**DOCUMENT TEXT:**

COVID-19 Case/Control Definitions
We used severe COVID-19 to define case status. Cases were defined as hospitalized individuals with COVID-19 as the primary reason for hospital admission, an RT-PCR confirmed COVID-19 status, and either died or required respiratory support beyond low-throughput nasal cannula. Controls were all individuals in the BQC-19 who did not meet this case definition. These controls were also admitted to the same hospitals within the participating hospital network in Quebec, Canada.17 This classification strategy has been previously used in the literature by the COVID-19 Host Genetics Initiative.9,10,14,15
Ancestry Determination
Genetic ancestry was determined by a UMAP (v 0.2.8.0) projection of the BQC19 onto a reference set (Supp. Fig 1). This reference ancestral set was constructed by unrelated samples from the 1000 Genomes Project and the Human Genome Diversity Project. This reference set contained 117,221 SNPs that were available in the BQC19, had a minor allele frequency of >0.1%, and were LD-pruned (r2 < 0.8). The BQC-19 population was then projected on this reference and ancestry was assigned by a UMAP cluster assigned by hdbscan (v 0.8.27). This method was previously used by the COVID-19 HGI.10,18
Protein measurements
We used the SomaScan (v4) platform to measure 5,284 circulating proteins from each sample. Of these 5,284 proteins, 305 non-human proteins were then removed from analysis using the same classification used previously in the literature.19 To adequately reflect the effects of COVID-19 infection, we limited our experiment to those biological samples procured within 30 days after symptom onset, with our linear mixed models accounting for the changes in protein levels over time. Blood plasma samples were collected in acid-citrate-dextrose tubes and frozen at -80 °C. Protein levels were measured using resonance fluorescence units, and further normalized and calibrated by SomaLogic to remove any systematic bias. For the following statistical analysis, each protein sample across all patients was then normalized to have a mean of 0 and standard deviation of 1. This normalization was done prior to any ancestry stratification. The sample correction and proteomic normalization has been previously described in more detail by Butler-Laporte et al.20
Statistical Analysis
To leverage the BQC19’s longitudinal samples, we used a linear mixed model (LMM) to group samples from the same patient using their BQC identifier. R packages, lme4 (1.1.35.1) and lmerTest (3.1.3) were used with R version 4.1.2 to generate these LMMs. This model further accounts for the patient’s age, sex and when the sample was taken relative to when the patient first had symptoms. These patients were further stratified by ancestry to examine how COVID-19 impacts protein levels by ancestry. The formula and sample code can be found in Supplementary file 1 and the GitHub (https://github.com/richardslab/BQC_Ancestry_Proteomics) respectively. A full table of all 4,979 proteins, their ancestry specific effect sizes, and their standard errors can be found in Additional File 1.
Each ancestry had all 4,979 proteins modelled in our linear mixed model. For each protein, severe COVID-19 illness had a reported effect size (beta) and p-value. This beta reports the difference between our case and control populations in each ancestry separately. These p-values were then corrected for multiple comparisons across all three models, resulting in a total of 14,937 tests with a false discovery rate of 5%.

**CHECK YOUR UNDERSTANDING:**
**1)** Output the part of the methods text that begins at the words "Each ancestry had" and stops after the words "rate of 5%.", copied exactly.
**2)** Decide whether each statement agrees with the methods text, answering yes or no and quoting the deciding words of the text exactly. (a) Controls were admitted to different hospitals from the cases. (b) 305 non-human proteins were removed from analysis. (c) Protein levels were normalized after stratification by ancestry.

Saved entries:
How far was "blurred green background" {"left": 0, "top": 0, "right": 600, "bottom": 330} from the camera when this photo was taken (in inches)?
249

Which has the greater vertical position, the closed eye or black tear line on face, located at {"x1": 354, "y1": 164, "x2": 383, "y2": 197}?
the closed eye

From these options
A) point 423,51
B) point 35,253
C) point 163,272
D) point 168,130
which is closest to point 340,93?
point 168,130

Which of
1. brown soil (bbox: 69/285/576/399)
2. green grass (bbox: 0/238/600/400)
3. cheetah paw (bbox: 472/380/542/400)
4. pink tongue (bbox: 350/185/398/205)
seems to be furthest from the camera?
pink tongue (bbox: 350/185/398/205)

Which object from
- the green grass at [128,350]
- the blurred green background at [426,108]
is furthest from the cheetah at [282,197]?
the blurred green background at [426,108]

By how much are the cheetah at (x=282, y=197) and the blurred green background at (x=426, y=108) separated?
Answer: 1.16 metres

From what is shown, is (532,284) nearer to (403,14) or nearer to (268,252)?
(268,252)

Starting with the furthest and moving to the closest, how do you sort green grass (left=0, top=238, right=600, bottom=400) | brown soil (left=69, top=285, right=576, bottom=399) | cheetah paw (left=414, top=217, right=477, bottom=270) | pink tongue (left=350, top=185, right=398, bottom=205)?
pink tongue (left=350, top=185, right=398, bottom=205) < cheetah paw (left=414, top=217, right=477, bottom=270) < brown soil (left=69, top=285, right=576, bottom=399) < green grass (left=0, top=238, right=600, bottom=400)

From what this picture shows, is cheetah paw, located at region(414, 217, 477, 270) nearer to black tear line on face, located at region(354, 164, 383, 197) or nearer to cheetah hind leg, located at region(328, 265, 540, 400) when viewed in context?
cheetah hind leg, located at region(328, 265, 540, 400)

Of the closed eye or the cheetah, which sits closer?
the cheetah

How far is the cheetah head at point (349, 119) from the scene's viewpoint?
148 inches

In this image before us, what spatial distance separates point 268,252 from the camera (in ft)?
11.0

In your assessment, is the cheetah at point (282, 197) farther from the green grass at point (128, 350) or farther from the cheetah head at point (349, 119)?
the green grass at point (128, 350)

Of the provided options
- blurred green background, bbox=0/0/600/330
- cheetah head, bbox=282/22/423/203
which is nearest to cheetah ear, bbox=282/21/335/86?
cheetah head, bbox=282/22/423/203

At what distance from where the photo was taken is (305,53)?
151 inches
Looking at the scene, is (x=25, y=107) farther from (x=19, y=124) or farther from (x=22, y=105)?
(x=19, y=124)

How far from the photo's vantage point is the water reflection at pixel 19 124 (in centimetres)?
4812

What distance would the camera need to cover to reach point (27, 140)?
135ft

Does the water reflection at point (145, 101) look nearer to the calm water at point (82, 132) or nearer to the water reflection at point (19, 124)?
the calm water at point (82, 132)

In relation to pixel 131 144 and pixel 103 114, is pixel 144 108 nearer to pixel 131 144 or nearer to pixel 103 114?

**EXPECTED RESPONSES:**
**1)**
Each ancestry had all 4,979 proteins modelled in our linear mixed model. For each protein, severe COVID-19 illness had a reported effect size (beta) and p-value. This beta reports the difference between our case and control populations in each ancestry separately. These p-values were then corrected for multiple comparisons across all three models, resulting in a total of 14,937 tests with a false discovery rate of 5%.

**2)**
(a) No: "These controls were also admitted to the same hospitals within the participating hospital network"
(b) Yes: "305 non-human proteins were then removed from analysis"
(c) No: "This normalization was done prior to any ancestry stratification."